And why is it preferable to not be a tourist? First of all, traveling in a bubble in which you're cut off from your surroundings, you miss a chance to do the best traveling, the kind where you meet people and make new friends that connect you to the wider world. I never leave those discussions without having learned something new--about myself, about my own country, and about the place I'm traveling. I've been treated graciously in every country I've visited (including some pretty dodgy places where news reports might indicate that I'd be hated because of my U.S. nationality); I like to think it's because I travel with interest, tolerance, and awareness and (and also because I don't expect to be treated like visiting royalty because I'm an American).

But on a more practical level, if indeed people are concerned about being targeted as a possible victim of criminal activity anywhere in the world (including the U.S.), they shouldn't wear something that makes you stand out as someone who is out of their element. I've been asked for directions by OTHER tourists--including people traveling in their own countries--and I will tell you that it's incredibly flattering to have fit in so well that others actually thought I might be local.

June 30 2010 at 10:07 PM Report abuse rate up rate down Reply

Good points in the article, all of which are undermined by the photos. Were they supposed to be ironic? Thin, see-through, bare-shouldered, body-hugging, leg-and-upper-thigh-baring and other body show-off styles are considered inappropriate in many cultures, and that's just what the model is wearing in the photos. Why?

June 03 2010 at 4:28 PM Report abuse rate up rate down Reply

I have spend 4-7 weeks each year for the past 7 years in Florence. Most of those trips I went by myself. To tell you the truth, I felt safer there than I do here. The train comes into the historical center, which would be only a few blocks from just about anywhere you stay. You can go all over Europe from this train station. Over the many weeks and months that I have stayed there, I never had any encounters. The Italians are more than glad to help you with directions, even to the point of walking you to where you need to be. I do use my head as to where and where not to go. Believe me, it is totally, by far, the safest place to visit. Now if you are not polite, it is the same as in the USA, you are disgusting. The Italians are very patient people.

**Provided material:**
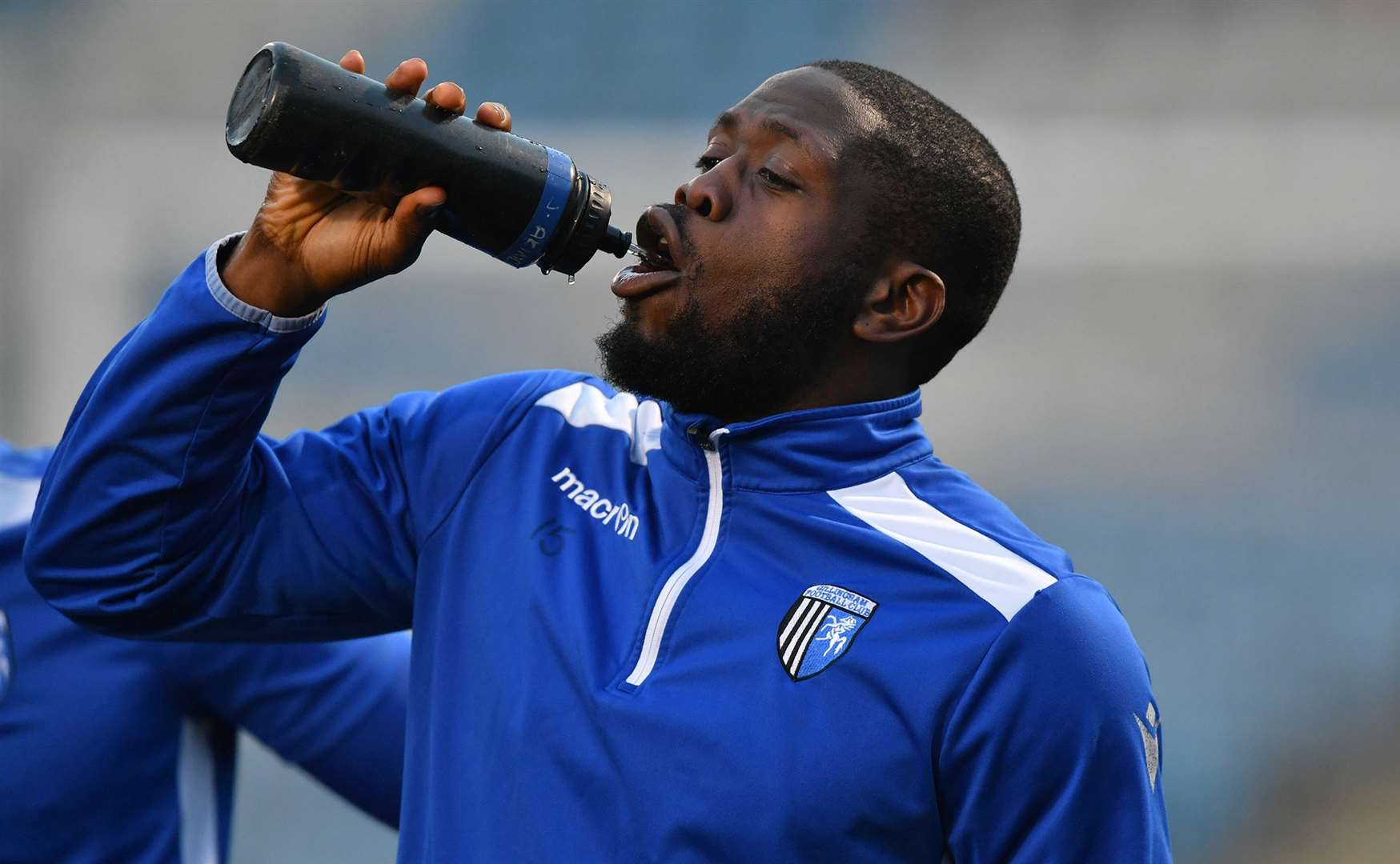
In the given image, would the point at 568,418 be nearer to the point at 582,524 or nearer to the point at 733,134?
the point at 582,524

**Requirement A:**
Answer these questions from the text on traveling abroad:
(i) Who has asked the writer for directions?
(ii) How much time has one writer spent in Florence each year, and for how many years?
(iii) What does one writer say undermines the good points in the article?
**Requirement B:**
Carry on the text about traveling abroad from where it stops.
None of the tasks make use of the lines.

**Reply A:**
(i) Other tourists, including people traveling in their own countries.
(ii) Four to seven weeks each year, for the past seven years.
(iii) The photos.

**Reply B:**
June 03 2010 at 11:46 AM Report abuse rate up rate down Reply

I just find it odd that when Americans go to other countries we have to change our outward appearances to match the locals to blend in. Yet, if someone from another country comes to the US they can wear any of their outfits and still be considered blending in. I understand that we are the "melting pot" of the world and we do accept people of all cultures, walks of lives, etc. I just wish that most countries (including the US) were more accepting and less oppressive to those who are different. I understand that you should respect local cultures, and I do, if you don't it can get you arrested or worse. I've been to places where that's true. You should be allowed to wear whatever you want as long as your actions are respectful. Yes, some cultures stress clothing as a way of respect, but shouldn't we also respect visiting cultures? If it is against ones culture to stay covered and then you were to go to another where clothing was minimal do you need to abandon your culture to "blend in" or should we just accept the fact that there are different cultures that have different ideals and let them go on their merry way and just do our thing. Not that one shouldn't learn from other cultures, just that one shouldn't force their views on another. Just accept those willing to learn from ones culture and teach it, and let the others be. Just a view I have, that we should accept those willing to learn and accept others and let others like maryann just enjoy their little world. I do think the US is a great place to live and there is tons of rich culture here in the US and other countries as well. Sorry for the slightly scrambled thoughts and the bad formatting. It has been a long day.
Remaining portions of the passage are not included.